### Task prompt
All lines from the one with "PRESS DOWN FIRMLY" through the last line of the data below should be copied exactly; please add nothing.

(Records from a collection)
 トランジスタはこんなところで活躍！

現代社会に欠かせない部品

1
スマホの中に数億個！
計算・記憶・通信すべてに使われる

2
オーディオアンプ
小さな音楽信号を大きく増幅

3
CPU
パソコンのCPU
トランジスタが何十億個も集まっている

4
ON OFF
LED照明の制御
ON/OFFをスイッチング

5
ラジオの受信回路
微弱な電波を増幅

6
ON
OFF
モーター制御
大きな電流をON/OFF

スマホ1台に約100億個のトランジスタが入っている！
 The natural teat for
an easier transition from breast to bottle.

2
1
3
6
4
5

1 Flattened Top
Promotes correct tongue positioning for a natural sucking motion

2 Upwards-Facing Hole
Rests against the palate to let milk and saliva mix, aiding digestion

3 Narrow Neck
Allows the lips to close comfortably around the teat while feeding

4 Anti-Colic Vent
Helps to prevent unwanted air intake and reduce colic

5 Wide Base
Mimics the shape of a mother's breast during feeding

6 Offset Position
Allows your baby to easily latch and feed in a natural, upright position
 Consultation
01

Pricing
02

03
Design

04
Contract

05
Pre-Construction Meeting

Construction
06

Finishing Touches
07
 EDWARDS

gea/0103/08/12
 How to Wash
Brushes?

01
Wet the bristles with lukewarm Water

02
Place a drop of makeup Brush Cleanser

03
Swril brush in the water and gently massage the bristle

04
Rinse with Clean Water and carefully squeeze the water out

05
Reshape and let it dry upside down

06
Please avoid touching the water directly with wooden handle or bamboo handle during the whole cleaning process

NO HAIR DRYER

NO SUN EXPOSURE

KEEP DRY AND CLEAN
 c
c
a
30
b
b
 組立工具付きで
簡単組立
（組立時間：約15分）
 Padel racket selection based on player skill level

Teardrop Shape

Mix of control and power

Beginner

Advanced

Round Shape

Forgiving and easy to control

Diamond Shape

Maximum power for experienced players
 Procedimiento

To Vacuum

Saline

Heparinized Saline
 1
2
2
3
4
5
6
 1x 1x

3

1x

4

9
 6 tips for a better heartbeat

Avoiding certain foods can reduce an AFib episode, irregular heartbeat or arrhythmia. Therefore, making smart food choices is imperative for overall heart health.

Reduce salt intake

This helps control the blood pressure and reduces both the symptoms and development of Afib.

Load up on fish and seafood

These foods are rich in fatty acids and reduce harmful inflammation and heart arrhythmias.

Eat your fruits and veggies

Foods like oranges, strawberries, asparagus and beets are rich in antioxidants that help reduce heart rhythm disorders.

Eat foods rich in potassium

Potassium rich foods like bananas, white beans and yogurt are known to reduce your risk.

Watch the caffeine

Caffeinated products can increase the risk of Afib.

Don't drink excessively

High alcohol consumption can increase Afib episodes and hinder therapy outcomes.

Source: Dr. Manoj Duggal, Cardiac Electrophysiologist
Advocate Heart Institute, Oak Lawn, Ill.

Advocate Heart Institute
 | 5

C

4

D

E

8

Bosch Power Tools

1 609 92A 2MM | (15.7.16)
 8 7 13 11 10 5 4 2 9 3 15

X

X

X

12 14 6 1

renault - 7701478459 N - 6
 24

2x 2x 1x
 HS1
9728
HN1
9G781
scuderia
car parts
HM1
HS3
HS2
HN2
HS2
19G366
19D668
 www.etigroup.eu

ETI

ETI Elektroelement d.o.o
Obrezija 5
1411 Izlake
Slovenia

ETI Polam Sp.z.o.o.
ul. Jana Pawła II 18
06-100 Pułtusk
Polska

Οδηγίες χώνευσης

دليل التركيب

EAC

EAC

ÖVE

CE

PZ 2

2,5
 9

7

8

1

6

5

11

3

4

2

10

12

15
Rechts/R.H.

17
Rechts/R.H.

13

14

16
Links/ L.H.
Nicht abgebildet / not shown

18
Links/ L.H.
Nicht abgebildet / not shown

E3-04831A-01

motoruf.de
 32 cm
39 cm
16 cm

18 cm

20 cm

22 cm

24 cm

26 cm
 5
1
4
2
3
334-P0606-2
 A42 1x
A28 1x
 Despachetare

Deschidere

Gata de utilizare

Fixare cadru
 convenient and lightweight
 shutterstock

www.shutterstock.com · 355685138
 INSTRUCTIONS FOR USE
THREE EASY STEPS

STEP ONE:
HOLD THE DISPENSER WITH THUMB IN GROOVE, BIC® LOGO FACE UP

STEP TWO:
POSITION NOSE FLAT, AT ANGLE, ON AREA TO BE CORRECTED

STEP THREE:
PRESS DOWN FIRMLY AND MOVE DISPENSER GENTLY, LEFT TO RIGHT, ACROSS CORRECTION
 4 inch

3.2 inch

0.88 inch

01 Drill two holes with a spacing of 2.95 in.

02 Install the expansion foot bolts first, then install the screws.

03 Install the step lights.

### Answer to the exercise
PRESS DOWN FIRMLY AND MOVE DISPENSER GENTLY, LEFT TO RIGHT, ACROSS CORRECTION
 4 inch

3.2 inch

0.88 inch

01 Drill two holes with a spacing of 2.95 in.

02 Install the expansion foot bolts first, then install the screws.

03 Install the step lights.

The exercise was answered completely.